[Text block]

Ponisseril Somasundaran, Lavon Duddleson Krumb Professor of Mineral Engineering in the department of earth and environmental engineering, has received a six-month $100,000 NSF RAPID grant to develop a set of decontamination foam formulations that are significantly more effective for application across a variety of surfaces while providing uniform deposition of the decontaminant, thus reducing the amount and frequency of applications. Somasundaran’s group, led by Associate Research Scientist Partha Patra, aims to add a special class of molecules—surfactin—to the foam formulation, which functions both as soap molecules promoting the formation of foam and as a disinfectant that enables the reduction of the bleach content. By manipulating the surfactant-to-water ratio and surfactant type and content, the team will tune the foam texture to enable complete coverage of the disinfectant on surfaces.

[/Text block]
[Exercise data]

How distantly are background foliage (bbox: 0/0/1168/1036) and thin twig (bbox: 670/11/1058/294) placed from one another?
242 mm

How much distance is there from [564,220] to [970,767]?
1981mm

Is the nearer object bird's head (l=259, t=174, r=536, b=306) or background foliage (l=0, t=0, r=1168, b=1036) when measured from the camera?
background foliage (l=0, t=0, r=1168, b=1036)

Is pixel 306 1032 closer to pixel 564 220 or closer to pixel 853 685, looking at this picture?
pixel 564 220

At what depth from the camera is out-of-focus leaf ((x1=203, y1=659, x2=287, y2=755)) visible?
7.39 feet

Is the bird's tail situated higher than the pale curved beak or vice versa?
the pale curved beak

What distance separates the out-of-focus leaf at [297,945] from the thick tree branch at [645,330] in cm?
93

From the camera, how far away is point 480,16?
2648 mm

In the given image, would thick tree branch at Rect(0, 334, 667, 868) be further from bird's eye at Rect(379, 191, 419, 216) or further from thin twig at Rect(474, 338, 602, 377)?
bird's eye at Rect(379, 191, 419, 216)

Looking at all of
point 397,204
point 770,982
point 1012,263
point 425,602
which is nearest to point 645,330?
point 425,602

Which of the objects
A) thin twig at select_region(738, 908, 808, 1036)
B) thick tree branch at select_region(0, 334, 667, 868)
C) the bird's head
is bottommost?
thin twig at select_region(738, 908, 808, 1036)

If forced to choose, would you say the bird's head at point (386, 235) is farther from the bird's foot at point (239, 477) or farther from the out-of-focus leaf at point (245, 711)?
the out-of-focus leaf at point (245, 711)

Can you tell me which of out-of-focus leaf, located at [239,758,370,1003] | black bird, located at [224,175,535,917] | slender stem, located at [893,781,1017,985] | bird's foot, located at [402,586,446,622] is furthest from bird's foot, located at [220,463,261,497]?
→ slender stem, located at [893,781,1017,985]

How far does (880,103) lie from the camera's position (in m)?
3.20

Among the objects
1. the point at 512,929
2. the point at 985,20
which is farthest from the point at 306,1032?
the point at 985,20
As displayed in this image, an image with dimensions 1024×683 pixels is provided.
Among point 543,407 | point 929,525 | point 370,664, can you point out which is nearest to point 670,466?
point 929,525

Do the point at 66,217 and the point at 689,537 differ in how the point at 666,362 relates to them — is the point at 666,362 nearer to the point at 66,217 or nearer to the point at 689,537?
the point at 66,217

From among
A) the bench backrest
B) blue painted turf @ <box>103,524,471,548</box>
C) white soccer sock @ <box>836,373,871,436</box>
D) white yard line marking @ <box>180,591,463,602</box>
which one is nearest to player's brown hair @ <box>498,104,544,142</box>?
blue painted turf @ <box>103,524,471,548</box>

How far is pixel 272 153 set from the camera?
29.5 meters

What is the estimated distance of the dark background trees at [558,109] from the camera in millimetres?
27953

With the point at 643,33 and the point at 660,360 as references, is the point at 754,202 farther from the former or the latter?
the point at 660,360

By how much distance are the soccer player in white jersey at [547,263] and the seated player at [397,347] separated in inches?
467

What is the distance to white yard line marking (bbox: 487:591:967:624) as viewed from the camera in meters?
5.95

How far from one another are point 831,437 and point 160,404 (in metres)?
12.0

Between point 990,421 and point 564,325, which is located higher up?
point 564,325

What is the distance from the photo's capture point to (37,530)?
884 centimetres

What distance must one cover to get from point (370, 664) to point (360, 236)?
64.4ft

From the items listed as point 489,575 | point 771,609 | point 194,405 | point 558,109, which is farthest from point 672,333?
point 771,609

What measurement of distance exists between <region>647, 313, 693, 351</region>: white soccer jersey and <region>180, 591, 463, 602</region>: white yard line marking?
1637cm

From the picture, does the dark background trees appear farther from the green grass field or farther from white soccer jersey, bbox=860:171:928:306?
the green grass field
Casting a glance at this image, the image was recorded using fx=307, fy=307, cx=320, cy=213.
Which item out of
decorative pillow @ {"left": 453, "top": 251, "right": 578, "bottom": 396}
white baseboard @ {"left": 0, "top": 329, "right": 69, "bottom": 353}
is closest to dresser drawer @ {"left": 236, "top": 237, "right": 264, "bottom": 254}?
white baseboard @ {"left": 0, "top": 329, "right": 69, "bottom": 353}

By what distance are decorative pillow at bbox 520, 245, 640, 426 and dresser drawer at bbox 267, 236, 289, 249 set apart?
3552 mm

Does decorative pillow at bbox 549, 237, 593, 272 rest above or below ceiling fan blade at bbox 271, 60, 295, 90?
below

[/Exercise data]

> _Work task 1_
List the factors that the passage on decontamination foam says the team will manipulate to tune the foam texture.
> _Work task 2_
According to the passage on decontamination foam, what is the amount and duration of the NSF RAPID grant?
The rows are not needed for any of the tasks.

> _Exercise result 1_
- Surfactant-to-water ratio
- Surfactant type
- Surfactant content

> _Exercise result 2_
$100,000 for six months.